Thomas sinks a shovel into the ground in the middle of one of Williams’ fields, pulling out handfuls of rich, dark dirt.  She breaks it apart, showing all the animals living in it.

“They're living the good life here,” she said, pointing out all the earthworms encased in the handfuls of dirt.  “These guys, when they get in the soil system, this is what it's all about, is building and creating this pore space.  These earthworms create these channels that are entrenched with nutrients.”

Then she points to a pill bug slowly unrolling on the shovel. 

“And then the isopods, the roly poly sow bugs, they're good too, cause they breakdown this residue at the surface,” she said.  “Which is good food source for these worms, as well.  All of these guys together create this really fantastic environment, which you can see big pores for the water to run down through.  Super important.”

No-Till farmers generally enter the process one step at a time, but Williams went all in when he returned to farming nearly a decade ago.

“We saw an immediate difference early on, you know, even in the first year.  But at about the fourth year, we really started seeing the ability to hold a lot more water,” he said.  Though he continues to see improvement every year.  “You've got to look at it as a system that builds itself every year, you know, every year you're improving it.”

Now, in this year of flooding, he's profiting from that decision.

When asked what difference he’s seeing between his fields and those of his neighbors who don’t practice no-till and cover crop farming, he said, “Well, number one would be the temperature of the soil.”

The prime temperature for growing healthy plants, Williams says, is in the mid-70s to mid-80s.  When Thomas turns a heat gun on the ground in his fields, the areas with cover over them measure in the mid-70s.  The few areas that are bare are already into the 100s.

And, while Williams’ neighbors are repairing flood damage to their fields, he's already planting.

“You're standing in a field right here that took on five inches of rain in an hour, you know, two weeks ago,” Williams said.  “And we're planting it today without, you know, erosion issues.”
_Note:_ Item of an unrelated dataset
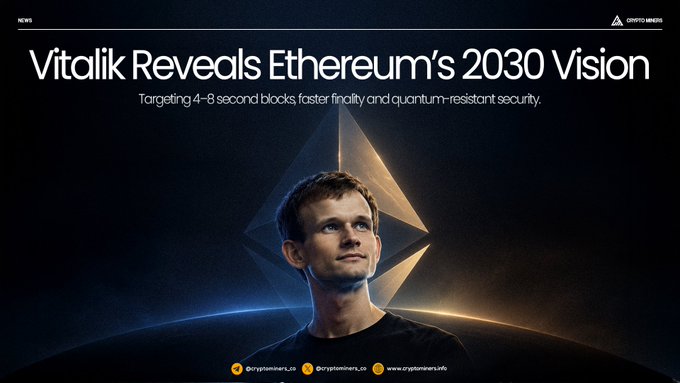 A digital news graphic with the headline 'Vitalik Reveals Ethereum's 2030 Vision' and subtitle 'Targeting 4–8 second blocks, faster finality and quantum-resistant security', featuring a portrait of Vitalik Buterin against a dark background with the Ethereum logo.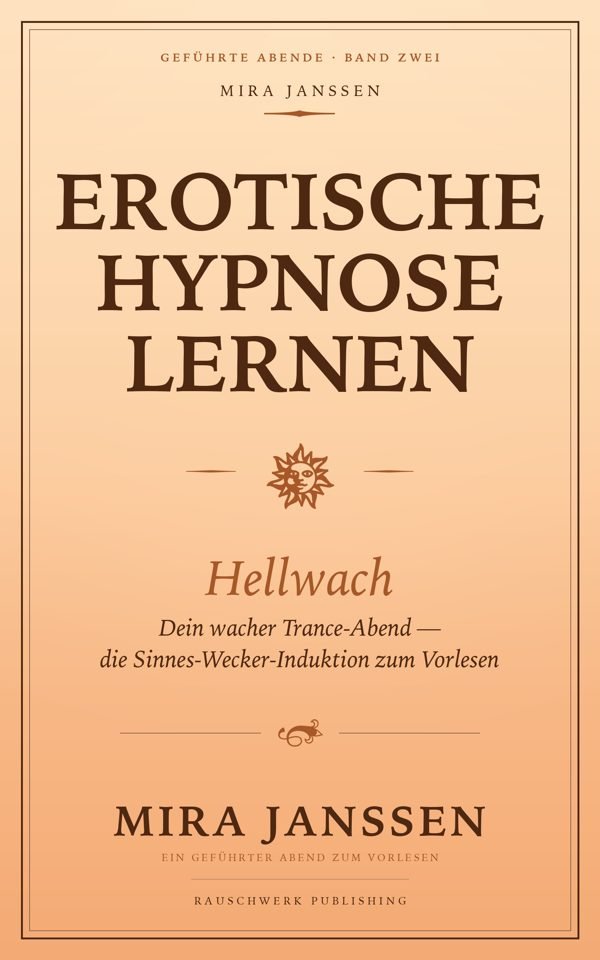Erotische Hypnose lernen: Hellwach — Buchcover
But few farmers are as ready to make these changes as Williams.

When asked how many Kansas farmers are using these No-Till farming methods, Thomas pauses a moment before answering.

“Not as many as I would like, obviously,” she eventually said.  “Between five and 10% are utilizing the cover crops like Darin is using.  No-Till is around 30 to 50%.”

While KAKE News was unable to find a vocal, organized opposition to the No-Till movement, many Kansas farmers appear unwilling to give up methods they know work to gamble on something new.

Hisken says it’s a necessity.

“You would think after the thirties, when we had drifts of soil equivalent to snow and covered up fences, that we would not have that happen again.  But we still have dust clouds similar to the thirties,” he said.  “We can't let this keep happening the way it's been happening…We know that we have to maintain that legacy for generations to come….We have to be willing to learn from our mistakes.  We have to be willing to learn from history.  And we need to be willing to change what we can change.”

Meanwhile, Williams says going all in on all four steps of the No-Till/Cover Crop process has paid off in ways he hadn’t expected.  He’s found the cover crop process protects his fields from weeds, letting him spend less money on herbicides while the better nutrition in the soil has increased his yields.

“I just can't see how using less chemical and fertilizer and making more money per acre is a bad thing,” he smiled.

Which leads us right back to water safety concerns.  Fewer chemicals on fields means what water does still run off in a rainy year like this one is less likely to cause dangerous contamination of water supplies downstream.